Newcastle North MP, Catherine McKinnell, is joining over 500 other MPs across the country to plant trees in their local area as part of the Queen’s Commonwealth Canopy (QCC), a network of global tree planting and forest conservation initiatives established to mark the Queen’s lifetime of service to the Commonwealth.
All MPs taking part in the QCC project have recently received five saplings – two silver birch, two rowan and a hazel – to be planted at a location of their choice in their constituency.
Catherine invited every school in Newcastle North to enter a draw to receive one of the trees to be planted in their grounds, with the successful recipients being Dinnington First School, Cheviot Primary in Newbiggin Hall, St George’s RC Primary in Lemington, Westerhope Primary and Walbottle Campus.
Today (8th November), Catherine visited several of these schools to discuss the Queen’s Commonwealth Canopy project with local pupils and to see where they have chosen to plant their sapling.
The QCC trees have been donated to all MPs to plant in their local areas thanks to a partnership between the Woodland Trust, Sainsbury’s and ITV, which in April screened a landmark documentary, The Queen’s Green Planet, featuring the Queen in conversation with Sir David Attenborough about this ambitious legacy project which brings together her deeply held commitment to the Commonwealth and her little-known love of trees.
In support of the programme the Woodland Trust provided 50,000 trees for ITV viewers, and via Frank Field MP, who conceived the QCC initiative, also offered a special commemorative pack to every Member of Parliament in the UK.

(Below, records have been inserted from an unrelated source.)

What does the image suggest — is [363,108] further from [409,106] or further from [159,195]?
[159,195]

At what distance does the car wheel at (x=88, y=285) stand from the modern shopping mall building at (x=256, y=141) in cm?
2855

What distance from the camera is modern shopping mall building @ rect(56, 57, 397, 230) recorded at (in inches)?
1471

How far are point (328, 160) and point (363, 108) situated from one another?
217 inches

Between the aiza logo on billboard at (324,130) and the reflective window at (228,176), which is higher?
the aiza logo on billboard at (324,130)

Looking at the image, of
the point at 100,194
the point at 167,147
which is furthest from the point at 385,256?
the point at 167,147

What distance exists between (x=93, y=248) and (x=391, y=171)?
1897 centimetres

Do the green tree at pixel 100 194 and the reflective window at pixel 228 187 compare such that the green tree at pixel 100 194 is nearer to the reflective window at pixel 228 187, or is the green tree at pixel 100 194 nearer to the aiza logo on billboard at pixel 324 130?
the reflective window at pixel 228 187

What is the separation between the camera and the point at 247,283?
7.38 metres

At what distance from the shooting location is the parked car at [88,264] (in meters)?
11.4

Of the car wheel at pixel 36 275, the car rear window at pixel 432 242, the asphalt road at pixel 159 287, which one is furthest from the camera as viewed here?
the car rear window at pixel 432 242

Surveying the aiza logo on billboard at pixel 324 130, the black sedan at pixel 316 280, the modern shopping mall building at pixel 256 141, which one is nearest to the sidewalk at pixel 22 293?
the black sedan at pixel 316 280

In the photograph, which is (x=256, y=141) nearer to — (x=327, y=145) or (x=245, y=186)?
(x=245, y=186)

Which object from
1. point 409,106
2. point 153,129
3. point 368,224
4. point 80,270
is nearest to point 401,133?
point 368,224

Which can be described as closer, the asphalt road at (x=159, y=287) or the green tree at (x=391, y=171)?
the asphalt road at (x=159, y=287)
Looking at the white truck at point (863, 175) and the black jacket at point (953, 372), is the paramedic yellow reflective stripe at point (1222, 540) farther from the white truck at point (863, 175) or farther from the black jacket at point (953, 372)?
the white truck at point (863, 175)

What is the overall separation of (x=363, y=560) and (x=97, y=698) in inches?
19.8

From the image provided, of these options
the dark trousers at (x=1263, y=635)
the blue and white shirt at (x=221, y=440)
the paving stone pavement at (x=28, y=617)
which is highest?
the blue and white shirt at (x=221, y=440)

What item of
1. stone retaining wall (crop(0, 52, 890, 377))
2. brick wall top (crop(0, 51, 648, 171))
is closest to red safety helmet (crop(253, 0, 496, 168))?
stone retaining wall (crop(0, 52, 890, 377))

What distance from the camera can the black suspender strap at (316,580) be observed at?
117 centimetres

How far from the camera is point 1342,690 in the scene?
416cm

Catherine, one of 508 MPs who took up the offer, said:
‘Trees are such a vital part of our natural environment, and play a hugely important role in people’s health and wellbeing.
‘I couldn’t think of a better place for Newcastle North’s QCC saplings to be planted than in local schools, as it’s essential that all children have access to nature, and develop respect for the environment from an early age.
‘I think it’s also really symbolic that the saplings will be nurtured, and helped to grow, by local schools in the coming months and years – just as their pupils will.’
Woodland Trust Chief Executive Beccy Speight said:
‘We are delighted so many MPs have decided to join us in our bid to plant trees as part of the Queen’s Commonwealth Canopy. We all need trees. They are a cornerstone of our landscape and countryside, forming an essential and cherished part of our cultural identity. They are crucial in improving soil health and water quality, reducing carbon, trapping pollutants, slowing the flow of flood water, sheltering livestock, providing a home for wildlife or a space for us to breathe. I hope the residents of Newcastle North will enjoy watching them flourish as part of this wonderful legacy initiative.’
Sainsbury’s CEO Mike Coupe said:
‘As the Woodland Trust’s largest corporate partner, we’re committed to raising awareness of the importance of the UK’s woods and trees, and contributing to their conservation.
I was lucky enough to grow up surrounded by woods, so trees have a particular resonance with me. Sainsbury’s recently planted its three millionth tree with the Trust, and the thought of being able to get so many more in the ground as part of the Queen’s Commonwealth Canopy with the support of so many MPs is an exciting prospect.’